Read specific elements from HTML document

$html = file_get_html('https://www.google.com/');

foreach($html->find('img') as $element)
    echo $element->src . '<br>';

foreach($html->find('a') as $element)
    echo $element->href . '<br>';

Loads the specified document into memory and returns a list of image sources as well as anchor links. Note that find supports CSS selectors to find elements in the DOM.

Modify HTML documents

$doc = '<div id="hello">Hello, </div><div id="world">World!</div>';

$html = str_get_html($doc);

$html->find('div', 1)->class = 'bar';
$html->find('div[id=hello]', 0)->innertext = 'foo';

echo $html; // <div id="hello">foo</div><div id="world" class="bar">World!</div>

Parses the provided HTML string and replaces elements in the DOM before returning the updated HTML string. In this example, the class for the second div element is set to bar and the inner text for the first div element to foo.

Note that find supports a second parameter to return a single element from the array of matches.

Note that attributes can be accessed directly by the means of magic methods (->class and ->innertext in the example above).

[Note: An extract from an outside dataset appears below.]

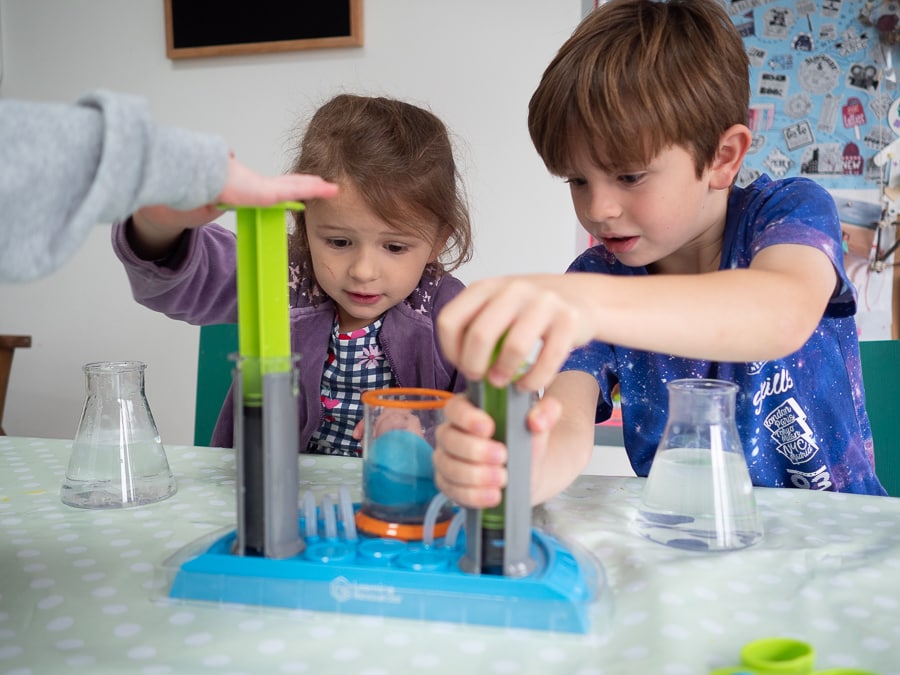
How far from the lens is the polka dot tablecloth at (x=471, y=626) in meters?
0.42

Collect information from Slashdot

$html = file_get_html('https://slashdot.org/');

$articles = $html->find('article[data-fhtype="story"]');

foreach($articles as $article) {
    $item['title'] = $article->find('.story-title', 0)->plaintext;
    $item['intro'] = $article->find('.p', 0)->plaintext;
    $item['details'] = $article->find('.details', 0)->plaintext;
    $items[] = $item;
}

print_r($items);

Collects information from Slashdot for further processing.

Note that the combination of CSS selectors and magic methods make the process of parsing HTML documents a simple task that is easy to understand.